» **WHAT THE TASK REQUIRES**: Search each line below for the word "family" and list those that contain it.

» **THE DATA**:
========================================
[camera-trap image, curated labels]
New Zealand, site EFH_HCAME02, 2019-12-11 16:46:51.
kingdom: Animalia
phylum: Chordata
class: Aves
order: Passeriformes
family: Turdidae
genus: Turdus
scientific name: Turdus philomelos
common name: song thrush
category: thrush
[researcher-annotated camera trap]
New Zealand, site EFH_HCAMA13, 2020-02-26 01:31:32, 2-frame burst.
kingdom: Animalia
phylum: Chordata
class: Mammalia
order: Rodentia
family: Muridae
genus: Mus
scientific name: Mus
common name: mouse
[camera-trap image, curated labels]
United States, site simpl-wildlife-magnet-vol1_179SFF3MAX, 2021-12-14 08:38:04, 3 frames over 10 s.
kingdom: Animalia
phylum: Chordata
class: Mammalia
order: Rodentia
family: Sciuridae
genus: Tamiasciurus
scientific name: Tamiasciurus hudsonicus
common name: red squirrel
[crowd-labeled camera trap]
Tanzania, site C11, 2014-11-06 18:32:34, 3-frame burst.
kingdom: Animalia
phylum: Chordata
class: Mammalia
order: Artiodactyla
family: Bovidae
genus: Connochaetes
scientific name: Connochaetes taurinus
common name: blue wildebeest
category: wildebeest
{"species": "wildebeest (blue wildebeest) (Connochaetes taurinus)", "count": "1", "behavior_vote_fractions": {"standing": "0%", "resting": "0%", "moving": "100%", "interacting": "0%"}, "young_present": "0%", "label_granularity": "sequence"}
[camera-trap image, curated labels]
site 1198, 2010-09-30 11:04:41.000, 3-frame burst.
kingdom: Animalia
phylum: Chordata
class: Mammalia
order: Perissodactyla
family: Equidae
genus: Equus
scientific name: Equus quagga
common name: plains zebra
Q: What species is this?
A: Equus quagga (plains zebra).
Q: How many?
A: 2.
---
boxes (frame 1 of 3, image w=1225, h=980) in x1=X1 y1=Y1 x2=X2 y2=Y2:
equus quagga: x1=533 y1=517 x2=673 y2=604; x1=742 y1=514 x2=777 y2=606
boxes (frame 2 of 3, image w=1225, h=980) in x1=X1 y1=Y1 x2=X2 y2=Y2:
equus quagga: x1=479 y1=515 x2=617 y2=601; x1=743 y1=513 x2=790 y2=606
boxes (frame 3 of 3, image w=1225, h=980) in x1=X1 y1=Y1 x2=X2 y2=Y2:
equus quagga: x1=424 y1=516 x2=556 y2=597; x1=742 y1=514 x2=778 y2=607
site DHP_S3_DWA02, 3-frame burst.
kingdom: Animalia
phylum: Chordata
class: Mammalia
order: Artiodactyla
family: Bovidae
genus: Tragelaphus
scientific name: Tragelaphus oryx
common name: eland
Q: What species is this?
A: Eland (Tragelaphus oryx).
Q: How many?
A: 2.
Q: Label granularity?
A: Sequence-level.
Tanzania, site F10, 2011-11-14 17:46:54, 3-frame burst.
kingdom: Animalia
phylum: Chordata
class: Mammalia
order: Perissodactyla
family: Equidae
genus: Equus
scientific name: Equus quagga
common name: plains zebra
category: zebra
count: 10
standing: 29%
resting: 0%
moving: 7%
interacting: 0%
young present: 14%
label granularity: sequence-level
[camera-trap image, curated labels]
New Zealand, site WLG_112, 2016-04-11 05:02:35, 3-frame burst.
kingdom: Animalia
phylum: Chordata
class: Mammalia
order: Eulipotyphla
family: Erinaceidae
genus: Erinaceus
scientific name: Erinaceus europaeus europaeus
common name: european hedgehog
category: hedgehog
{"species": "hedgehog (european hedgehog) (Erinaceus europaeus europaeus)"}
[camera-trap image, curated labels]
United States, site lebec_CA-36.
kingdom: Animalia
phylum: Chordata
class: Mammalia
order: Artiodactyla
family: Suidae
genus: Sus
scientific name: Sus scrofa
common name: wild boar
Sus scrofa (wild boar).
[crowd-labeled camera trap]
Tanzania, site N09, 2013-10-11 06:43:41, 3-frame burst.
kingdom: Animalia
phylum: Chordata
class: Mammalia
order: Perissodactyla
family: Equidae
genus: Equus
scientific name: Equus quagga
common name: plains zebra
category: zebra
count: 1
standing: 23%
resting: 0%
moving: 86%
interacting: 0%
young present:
========================================
» **ANSWER SECTION**:
family: Turdidae
family: Muridae
family: Sciuridae
family: Bovidae
family: Equidae
family: Bovidae
family: Equidae
family: Erinaceidae
family: Suidae
family: Equidae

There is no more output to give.